Öyle gözüküyor ki, birden fazla mezhebi eğilimin varlık bulduğu yerlerde siyasî toritelerin bir mezhebi diğer mezheplere karşı tercihte belirleyici faktörün bizzat mezhep doktrini ile değil, daha çok ilgili devletin mezhep siyaseti ile ilişkili olduğu görülmektedir. Nitekim Selçuklu vezirlerinden Kündürî’nin Horasan’da Hanefîleri, Nizâmülmülk’ün ise Irak’ta Şâfiîleri desteklemesi bu bağlamda da okunabilir.
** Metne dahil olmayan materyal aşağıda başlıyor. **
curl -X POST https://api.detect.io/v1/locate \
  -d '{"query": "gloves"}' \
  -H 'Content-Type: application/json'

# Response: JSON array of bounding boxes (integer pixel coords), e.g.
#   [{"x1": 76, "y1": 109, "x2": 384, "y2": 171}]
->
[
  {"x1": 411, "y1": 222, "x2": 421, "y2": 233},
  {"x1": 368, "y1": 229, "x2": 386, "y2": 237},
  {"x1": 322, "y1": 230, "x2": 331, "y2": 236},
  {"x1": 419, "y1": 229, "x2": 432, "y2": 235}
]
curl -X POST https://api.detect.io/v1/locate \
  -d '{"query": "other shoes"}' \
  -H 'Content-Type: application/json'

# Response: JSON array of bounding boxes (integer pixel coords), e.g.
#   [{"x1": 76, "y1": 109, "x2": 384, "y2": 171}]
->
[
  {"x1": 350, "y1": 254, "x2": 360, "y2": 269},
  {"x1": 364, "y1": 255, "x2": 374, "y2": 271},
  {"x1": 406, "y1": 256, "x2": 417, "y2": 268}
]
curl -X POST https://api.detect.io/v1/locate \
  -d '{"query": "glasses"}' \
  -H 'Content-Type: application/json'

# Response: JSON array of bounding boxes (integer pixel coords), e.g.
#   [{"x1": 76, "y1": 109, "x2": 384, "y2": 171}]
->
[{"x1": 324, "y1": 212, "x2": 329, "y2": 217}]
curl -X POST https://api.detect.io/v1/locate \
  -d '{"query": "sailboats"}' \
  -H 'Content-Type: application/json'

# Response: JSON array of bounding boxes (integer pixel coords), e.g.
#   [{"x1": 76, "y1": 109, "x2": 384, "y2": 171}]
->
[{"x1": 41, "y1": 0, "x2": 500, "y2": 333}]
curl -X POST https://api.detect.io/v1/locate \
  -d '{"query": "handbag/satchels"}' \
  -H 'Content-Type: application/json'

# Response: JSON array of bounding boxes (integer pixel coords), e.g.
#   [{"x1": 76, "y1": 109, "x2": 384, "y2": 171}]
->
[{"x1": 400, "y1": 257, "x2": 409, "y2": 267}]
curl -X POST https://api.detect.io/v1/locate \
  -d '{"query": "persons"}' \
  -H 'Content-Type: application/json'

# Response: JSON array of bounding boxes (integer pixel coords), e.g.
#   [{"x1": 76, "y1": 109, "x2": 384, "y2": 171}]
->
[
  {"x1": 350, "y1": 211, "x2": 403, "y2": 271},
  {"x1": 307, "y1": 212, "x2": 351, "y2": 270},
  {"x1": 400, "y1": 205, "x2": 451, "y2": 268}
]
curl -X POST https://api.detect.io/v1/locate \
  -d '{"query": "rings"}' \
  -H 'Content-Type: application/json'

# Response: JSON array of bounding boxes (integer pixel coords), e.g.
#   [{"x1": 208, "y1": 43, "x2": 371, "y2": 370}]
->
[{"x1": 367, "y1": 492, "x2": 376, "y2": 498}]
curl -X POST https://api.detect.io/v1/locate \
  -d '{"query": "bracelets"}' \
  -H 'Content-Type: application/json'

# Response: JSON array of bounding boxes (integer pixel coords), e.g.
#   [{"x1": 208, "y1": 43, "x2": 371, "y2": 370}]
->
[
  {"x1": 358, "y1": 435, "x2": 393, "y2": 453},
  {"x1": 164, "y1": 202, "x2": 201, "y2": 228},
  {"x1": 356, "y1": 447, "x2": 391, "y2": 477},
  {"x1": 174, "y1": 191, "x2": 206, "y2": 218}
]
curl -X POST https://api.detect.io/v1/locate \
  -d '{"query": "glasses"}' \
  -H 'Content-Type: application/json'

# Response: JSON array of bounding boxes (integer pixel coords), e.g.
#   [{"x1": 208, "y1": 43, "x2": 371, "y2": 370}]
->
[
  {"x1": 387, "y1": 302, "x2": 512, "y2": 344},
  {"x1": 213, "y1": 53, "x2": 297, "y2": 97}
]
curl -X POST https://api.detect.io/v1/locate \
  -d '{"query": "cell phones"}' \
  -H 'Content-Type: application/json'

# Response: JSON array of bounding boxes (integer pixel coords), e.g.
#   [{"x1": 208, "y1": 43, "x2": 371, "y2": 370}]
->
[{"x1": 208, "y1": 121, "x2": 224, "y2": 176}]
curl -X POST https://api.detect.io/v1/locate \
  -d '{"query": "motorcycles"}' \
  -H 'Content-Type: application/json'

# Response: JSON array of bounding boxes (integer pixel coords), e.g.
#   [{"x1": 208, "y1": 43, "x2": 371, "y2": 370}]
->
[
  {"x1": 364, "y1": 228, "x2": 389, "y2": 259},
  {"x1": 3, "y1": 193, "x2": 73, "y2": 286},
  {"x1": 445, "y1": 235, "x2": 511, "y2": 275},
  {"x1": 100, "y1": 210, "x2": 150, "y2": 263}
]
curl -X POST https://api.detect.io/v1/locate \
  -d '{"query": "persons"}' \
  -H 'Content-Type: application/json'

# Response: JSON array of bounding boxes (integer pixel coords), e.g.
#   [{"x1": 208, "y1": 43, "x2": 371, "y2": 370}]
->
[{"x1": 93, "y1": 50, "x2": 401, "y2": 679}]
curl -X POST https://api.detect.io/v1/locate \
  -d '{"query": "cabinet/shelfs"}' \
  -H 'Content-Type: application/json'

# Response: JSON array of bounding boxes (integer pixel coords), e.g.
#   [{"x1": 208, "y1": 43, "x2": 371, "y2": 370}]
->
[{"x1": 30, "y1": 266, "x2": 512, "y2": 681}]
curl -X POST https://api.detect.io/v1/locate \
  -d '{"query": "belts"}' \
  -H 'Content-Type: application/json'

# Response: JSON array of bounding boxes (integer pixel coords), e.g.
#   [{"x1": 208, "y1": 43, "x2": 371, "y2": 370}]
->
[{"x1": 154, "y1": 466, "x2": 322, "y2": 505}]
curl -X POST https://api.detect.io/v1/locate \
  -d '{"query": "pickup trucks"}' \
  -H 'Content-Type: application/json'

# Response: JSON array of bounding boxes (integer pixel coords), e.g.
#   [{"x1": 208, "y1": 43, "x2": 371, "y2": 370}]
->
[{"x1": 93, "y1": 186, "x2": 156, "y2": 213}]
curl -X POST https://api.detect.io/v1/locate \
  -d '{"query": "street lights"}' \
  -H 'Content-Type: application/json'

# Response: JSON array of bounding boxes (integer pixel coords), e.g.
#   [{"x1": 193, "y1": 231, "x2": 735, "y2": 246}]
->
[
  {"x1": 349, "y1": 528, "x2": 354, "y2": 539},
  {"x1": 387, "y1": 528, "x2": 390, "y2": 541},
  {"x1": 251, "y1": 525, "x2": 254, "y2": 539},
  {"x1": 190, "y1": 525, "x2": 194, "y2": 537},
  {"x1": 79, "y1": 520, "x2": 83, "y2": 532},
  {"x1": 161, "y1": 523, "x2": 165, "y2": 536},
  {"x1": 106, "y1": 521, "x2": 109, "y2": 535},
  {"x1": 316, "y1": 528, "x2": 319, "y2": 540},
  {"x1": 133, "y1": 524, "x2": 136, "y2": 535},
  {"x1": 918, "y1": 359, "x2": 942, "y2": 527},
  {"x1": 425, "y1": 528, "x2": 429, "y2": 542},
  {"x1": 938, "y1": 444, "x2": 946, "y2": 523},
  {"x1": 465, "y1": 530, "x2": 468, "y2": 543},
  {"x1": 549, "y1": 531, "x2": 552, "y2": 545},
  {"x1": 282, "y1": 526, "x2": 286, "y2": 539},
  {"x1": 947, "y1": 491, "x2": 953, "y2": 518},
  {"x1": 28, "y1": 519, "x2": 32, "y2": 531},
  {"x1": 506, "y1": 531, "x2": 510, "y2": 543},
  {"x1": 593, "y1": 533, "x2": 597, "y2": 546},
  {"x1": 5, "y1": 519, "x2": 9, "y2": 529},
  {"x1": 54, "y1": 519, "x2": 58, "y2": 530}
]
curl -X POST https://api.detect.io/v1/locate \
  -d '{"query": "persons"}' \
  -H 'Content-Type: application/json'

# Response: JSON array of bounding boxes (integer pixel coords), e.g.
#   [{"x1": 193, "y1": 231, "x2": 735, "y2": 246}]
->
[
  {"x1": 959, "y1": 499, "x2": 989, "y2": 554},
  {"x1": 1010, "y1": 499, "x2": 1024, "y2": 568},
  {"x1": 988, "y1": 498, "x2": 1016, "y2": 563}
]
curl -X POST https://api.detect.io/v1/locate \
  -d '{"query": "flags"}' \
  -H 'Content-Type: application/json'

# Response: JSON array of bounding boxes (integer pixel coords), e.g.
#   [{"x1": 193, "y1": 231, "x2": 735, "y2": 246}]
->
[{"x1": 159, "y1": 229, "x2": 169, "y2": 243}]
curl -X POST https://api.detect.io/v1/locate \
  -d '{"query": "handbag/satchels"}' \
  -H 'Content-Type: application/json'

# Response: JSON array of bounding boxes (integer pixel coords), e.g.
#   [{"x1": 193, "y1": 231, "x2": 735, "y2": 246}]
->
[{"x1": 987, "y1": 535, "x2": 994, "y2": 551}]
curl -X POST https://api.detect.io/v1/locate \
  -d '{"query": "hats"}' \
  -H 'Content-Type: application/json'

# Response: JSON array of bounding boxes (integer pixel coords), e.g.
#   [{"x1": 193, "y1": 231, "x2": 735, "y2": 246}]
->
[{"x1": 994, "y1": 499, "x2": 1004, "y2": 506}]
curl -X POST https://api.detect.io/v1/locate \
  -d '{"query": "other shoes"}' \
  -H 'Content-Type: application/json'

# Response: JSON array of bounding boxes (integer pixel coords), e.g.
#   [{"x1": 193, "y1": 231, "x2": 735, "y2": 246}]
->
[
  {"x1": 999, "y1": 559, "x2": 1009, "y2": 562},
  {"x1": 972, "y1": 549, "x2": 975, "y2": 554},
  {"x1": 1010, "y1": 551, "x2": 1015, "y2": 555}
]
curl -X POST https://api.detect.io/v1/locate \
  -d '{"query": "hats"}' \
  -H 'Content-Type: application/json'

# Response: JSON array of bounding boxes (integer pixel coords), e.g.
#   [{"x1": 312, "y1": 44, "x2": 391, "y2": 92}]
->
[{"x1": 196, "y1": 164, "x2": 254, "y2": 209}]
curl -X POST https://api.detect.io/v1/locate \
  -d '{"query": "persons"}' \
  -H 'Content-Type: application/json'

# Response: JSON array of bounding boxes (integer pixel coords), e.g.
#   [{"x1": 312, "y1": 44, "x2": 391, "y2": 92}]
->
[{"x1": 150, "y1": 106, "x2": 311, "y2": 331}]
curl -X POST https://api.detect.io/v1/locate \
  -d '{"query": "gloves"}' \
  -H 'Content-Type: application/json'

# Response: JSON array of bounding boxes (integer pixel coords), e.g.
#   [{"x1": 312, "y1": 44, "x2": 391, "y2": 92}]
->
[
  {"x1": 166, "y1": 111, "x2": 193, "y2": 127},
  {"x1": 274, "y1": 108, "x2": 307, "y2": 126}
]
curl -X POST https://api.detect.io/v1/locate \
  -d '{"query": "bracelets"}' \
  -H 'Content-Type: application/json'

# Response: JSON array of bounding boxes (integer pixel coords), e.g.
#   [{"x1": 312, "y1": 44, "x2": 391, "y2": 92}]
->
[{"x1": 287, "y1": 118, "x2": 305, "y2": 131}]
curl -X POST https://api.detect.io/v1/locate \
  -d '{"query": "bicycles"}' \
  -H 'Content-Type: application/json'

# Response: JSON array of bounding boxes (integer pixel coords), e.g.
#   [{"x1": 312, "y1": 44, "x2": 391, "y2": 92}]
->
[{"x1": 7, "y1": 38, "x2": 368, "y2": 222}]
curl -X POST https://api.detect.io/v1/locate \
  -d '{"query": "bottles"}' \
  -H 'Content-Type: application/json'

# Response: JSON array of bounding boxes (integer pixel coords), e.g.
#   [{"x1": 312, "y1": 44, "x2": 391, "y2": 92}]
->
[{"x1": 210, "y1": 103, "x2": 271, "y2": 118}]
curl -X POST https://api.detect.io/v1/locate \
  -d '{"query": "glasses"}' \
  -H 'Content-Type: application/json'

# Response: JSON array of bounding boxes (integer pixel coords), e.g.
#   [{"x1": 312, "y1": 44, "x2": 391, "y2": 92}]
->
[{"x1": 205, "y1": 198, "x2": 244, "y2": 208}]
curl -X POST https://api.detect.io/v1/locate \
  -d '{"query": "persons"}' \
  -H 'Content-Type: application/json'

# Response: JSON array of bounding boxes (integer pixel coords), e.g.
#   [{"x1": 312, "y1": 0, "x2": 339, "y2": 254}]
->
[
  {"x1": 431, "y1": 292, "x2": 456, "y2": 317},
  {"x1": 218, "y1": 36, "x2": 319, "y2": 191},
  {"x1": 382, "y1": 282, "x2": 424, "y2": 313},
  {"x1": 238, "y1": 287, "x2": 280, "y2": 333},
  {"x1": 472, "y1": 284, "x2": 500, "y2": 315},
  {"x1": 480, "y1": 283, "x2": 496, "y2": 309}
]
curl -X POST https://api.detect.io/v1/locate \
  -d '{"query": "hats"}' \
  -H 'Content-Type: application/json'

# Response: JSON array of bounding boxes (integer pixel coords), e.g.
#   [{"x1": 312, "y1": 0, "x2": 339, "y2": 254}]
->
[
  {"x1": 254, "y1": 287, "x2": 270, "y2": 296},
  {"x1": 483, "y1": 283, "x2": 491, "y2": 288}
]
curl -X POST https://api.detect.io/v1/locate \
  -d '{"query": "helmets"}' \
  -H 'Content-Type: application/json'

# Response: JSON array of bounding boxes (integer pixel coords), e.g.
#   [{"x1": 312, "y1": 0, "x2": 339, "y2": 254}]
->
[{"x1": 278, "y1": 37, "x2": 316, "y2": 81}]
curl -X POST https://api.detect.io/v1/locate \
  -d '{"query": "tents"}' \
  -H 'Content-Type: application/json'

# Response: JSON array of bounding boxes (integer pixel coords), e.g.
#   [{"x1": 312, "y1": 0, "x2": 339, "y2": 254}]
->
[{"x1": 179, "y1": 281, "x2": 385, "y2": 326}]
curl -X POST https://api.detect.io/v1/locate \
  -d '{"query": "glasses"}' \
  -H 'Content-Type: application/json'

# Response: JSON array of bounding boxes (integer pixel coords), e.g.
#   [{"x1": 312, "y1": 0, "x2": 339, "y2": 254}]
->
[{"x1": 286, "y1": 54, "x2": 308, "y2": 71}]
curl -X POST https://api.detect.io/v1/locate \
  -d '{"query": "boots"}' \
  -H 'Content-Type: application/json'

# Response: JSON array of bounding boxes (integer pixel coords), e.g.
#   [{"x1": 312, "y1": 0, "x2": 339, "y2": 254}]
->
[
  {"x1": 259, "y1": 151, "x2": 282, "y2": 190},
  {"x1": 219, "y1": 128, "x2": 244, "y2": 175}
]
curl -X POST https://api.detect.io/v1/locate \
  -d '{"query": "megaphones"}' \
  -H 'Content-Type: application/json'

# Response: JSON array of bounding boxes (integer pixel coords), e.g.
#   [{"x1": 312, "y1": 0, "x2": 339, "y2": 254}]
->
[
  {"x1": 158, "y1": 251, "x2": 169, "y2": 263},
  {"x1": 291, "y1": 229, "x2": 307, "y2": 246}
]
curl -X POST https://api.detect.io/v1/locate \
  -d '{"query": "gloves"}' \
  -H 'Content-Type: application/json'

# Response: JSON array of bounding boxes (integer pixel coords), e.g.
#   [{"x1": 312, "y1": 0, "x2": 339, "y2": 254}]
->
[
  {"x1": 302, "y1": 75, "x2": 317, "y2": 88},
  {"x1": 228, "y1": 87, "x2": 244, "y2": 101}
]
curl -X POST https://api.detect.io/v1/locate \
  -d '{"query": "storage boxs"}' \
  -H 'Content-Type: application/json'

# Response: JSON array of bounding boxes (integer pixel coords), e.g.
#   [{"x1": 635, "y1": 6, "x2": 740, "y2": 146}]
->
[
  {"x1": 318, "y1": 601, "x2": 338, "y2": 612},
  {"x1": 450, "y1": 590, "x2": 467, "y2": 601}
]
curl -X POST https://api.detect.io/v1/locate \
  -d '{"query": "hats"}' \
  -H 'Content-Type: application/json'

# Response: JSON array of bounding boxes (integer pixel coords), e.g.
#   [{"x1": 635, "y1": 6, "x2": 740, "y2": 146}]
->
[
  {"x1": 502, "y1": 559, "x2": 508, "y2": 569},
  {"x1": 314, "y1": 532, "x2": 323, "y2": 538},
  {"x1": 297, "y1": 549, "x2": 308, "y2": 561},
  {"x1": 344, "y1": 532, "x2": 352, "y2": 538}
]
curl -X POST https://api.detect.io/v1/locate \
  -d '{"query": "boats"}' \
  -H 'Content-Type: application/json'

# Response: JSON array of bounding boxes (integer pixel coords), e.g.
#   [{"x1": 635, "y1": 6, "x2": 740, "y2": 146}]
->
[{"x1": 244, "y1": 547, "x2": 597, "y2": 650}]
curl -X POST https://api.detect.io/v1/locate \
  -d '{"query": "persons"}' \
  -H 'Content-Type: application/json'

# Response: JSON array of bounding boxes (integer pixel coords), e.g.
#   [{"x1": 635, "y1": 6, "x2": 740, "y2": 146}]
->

Aslında bu bakış açısı İslam coğrafyasında hep olmuştur ve dönemi açısından oldukça da rasyonel olduğu söylenebilir. Diğer Türk devletlerinde olduğu gibi devlet hânedanın ortak mülkü sayan Eyyûbîler’de Selçuklular tarafından Suriye’de açılmaya başlanan medreselere benzer okulları Nûreddin Mahmud Zengî açmaya başlamıştı. Eyyûbîler’le Mısır’a, Hicaz’a ve Yemen’e giren medreselerde Şâfiî, Hanefî, Hanbelî fıkhı okutuluyordu. Bazı medreseler iki mezhebe göre öğretim yapardı. Eyyûbîler’in sonlarında ise Sünnî dört mezhep üzere öğretim yapan medreseler açıldı. Medreselerin yanı sıra dârülhadis ve dârülkur’ânlar da vardı.
-
Sünnî Mezhepler Birliği (mi?)
Memlûkler de nispeten baskın durumda olan Şafiliği diğer Sünnî mezhepleri de eşit statüye getirdiler.Sultanı ez-Zahir Baybars’ın böylece Sünnî mezhepler birliği kurmaya çalıştığı da iddia edilir. Bölgede Fâtimîlerin İsmâiliyye ve İmâmiyye mezheplerinden atanan kadıların yanı sıra Mâlikî ve Şâfiî kadılar da tayin edilmesi örneği de bulunmasına da dikkat etmek gerekir. Nitekim Osmanlı’da benzer uygulama yapmış, geniş coğrafyasının merkezi bölgelerini oluşturan Anadolu ve Rumeli’de Hanefî mezhebi egemen resmî mezhep olmasına rağmen, diğer mezheplere mensubiyetin söz konusu olduğu bölgelerde hem kazâ ve fetvâ alanında ve hem de eğitimde bir özerkliğin tanındığı görülmektedir.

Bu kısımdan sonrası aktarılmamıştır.